Would you return all of this data exactly, leaving nothing out?

>> BEGIN MATERIALS PROVIDED

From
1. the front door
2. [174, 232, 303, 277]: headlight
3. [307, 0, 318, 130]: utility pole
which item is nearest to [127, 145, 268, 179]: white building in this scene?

>> END MATERIALS PROVIDED

SOLUTION FOR THIS EXERCISE
From
1. the front door
2. [174, 232, 303, 277]: headlight
3. [307, 0, 318, 130]: utility pole
which item is nearest to [127, 145, 268, 179]: white building in this scene?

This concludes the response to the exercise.